Woodworking Tips
Woodworking Tips Index
Buying Hardwoods
I think the biggest trick to buying hardwood is to take your time. A friend of mine says the process we use to select hardwood is like a beauty pageant -- except the contestants are pieces of lumber.

For the preliminary round, each piece is quickly judged for color, grain, and lack of warp. The best of these are set aside as semi finalists. Then the semi finalists are looked over carefully.

Each piece is scrutinized for sapwood, knots, stains, checks, snipe, and chipout. This helps bring the board count down even further. Finally, we make our final selections based on color match and grain pattern.

Although this sounds like a lot of work, it's not. And besides, we enjoy rummaging through lumber. Who know what we'll find? The guys are the lumber store know we'll go through the entire stack, but they don't mind. They know we'll carefully restack the lumber after we're done sorting. There's nothing wrong with being finicky about lumber. It'll pay off in the long run -- you'll see it in the finished project.
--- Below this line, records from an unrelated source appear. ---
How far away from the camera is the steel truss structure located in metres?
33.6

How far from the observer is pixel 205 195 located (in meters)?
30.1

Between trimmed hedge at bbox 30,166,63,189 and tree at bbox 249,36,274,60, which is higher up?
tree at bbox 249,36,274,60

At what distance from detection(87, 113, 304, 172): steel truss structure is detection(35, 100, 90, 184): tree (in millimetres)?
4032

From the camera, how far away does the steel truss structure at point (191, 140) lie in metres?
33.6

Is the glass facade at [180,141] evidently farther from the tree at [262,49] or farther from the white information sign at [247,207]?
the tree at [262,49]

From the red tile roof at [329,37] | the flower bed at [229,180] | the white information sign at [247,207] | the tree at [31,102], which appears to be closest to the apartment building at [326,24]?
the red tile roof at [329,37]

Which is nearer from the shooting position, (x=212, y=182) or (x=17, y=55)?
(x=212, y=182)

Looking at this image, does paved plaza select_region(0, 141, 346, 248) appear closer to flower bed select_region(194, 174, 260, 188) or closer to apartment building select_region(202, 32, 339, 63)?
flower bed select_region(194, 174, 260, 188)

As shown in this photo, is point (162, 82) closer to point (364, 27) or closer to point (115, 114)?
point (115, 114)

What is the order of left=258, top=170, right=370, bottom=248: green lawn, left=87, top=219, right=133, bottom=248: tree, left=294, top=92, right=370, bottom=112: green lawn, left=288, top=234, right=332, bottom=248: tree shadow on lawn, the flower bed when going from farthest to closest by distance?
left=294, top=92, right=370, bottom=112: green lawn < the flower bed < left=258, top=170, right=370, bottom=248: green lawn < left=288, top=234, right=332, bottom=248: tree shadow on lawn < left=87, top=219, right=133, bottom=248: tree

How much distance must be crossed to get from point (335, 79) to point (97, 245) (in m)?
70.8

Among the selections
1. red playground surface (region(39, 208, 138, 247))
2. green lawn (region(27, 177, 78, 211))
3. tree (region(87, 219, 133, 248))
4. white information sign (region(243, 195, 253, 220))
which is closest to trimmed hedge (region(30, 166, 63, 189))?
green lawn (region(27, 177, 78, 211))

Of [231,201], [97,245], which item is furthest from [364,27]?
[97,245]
1) The first step to buying lumber is to quickly sort for the flattest, straightest, and nicest-looking boards.

2) Once you have about twice the amount of lumber you'll actually need, check the stack for boards containing sapwood.

3) When shuffling through your stack, also sort carefully for knots, stains, checks, and chipout.

4) After the field has been narrowed, compare each board to the others and select the best color match.

5) If you still have more lumber than you'll need, sort the stack one more time for the boards with the straightest grain.

6) After making your final selections, tally up the board footage (thickness x width x length -- all in inches -- and divide by 144) to make sure you have enough lumber.
Note: We always get 15% to 20% more than what the project calls for. This gives us room for waste and to make a mistake or two. It also lets us be a little more picky in matching color and grain when we're actually building the project.